SUPPLIED TEXT:
Begin

Elizabeth Temple
About Elizabeth O. Temple
Elizabeth O. Temple, age 60, is an independent director of ScanSource, Inc. (SCSC) who has served on the Board since September 2017; she chairs the Compensation Committee and sits on the Audit and Nominating & Corporate Governance Committees, and the Board has designated her an “audit committee financial expert.” She is Chair Emeritus of Womble Bond Dickinson (US) LLP, where she served as Chair & CEO from 2016–2024 and has practiced as a corporate and securities attorney since 1989. In FY2025, all incumbents attended at least 75% of Board/committee meetings; the Board met 6 times and committees met 13 times collectively. Temple is one of the Board’s independent directors under Nasdaq and SEC standards.
Past Roles
| Organization | Role | Tenure | Committees/Impact |
|---|---|---|---|
| Womble Bond Dickinson (US) LLP | Chair & CEO; Chair Emeritus; Corporate & Securities Attorney (partner since 1997) | Chair & CEO: Jan 1, 2016–Dec 31, 2024; Chair Emeritus/current; Attorney since 1989 | Counseled public/private companies on risk, governance, M&A, and securities; deep board advisory experience |
External Roles
| Organization | Role | Tenure | Notes |
|---|---|---|---|
| Messer Inc. | Director | Since March 2023 | Construction management/general contractor affiliate; private company board |
| Messer Construction Co. | Director | Since March 2023 | Private company board |
Board Governance
| Item | Detail |
|---|---|
| Independence | Board determined Temple is independent under SEC and Nasdaq standards |
| Committee Assignments | Compensation Committee (Chair); Audit Committee (Member); Nominating & Corporate Governance Committee (Member) |
| Financial Expert | Identified by the Board as an “audit committee financial expert” |
| Meeting Attendance | Each incumbent director attended ≥75% of Board/committee meetings in FY2025 |
| FY2025 Meetings | Board: 6; Audit: 4; Compensation: 5; Nominating & Corporate Governance: 4 |
| Executive Sessions | Non-management directors met regularly in executive session during FY2025 |
| Board Leadership | Combined CEO/Chair (M. Baur) with Lead Independent Director (P. Browning) |
| Hedging/Pledging | Directors prohibited from hedging/pledging Company stock; in compliance as of proxy date |
| Related-Party Review | Audit Committee reviews related-party transactions; no Item 404 transactions requiring disclosure since beginning of FY2025 |
| Director Education | Board members (including Temple) are NACD members with access to director education |
Fixed Compensation (Director)

End

DIRECTIVE: Using the Elizabeth Temple profile above, decide whether each statement agrees with it, answering yes or no and quoting the words that decide it: (a) Temple has served on the ScanSource Board since September 2017. (b) Temple is a member, not the chair, of the Compensation Committee. (c) The Audit Committee met five times in FY2025.

RECORD LIST:
Begin

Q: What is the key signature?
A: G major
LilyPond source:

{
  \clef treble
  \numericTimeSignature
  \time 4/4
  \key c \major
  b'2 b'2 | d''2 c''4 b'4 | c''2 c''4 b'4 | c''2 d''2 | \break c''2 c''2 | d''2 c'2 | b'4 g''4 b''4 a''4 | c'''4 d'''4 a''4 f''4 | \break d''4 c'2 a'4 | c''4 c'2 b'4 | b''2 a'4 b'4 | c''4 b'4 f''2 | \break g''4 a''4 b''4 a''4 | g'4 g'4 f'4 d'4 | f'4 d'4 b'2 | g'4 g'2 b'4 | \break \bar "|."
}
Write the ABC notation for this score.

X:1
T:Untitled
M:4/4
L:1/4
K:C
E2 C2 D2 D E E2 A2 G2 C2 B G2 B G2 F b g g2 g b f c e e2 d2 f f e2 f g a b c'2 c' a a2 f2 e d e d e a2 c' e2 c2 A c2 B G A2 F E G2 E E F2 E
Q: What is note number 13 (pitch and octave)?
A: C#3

End

WRITTEN ANSWER:
(a) Yes: "has served on the Board since September 2017"
(b) No: "Compensation Committee (Chair)"
(c) No: "Audit: 4"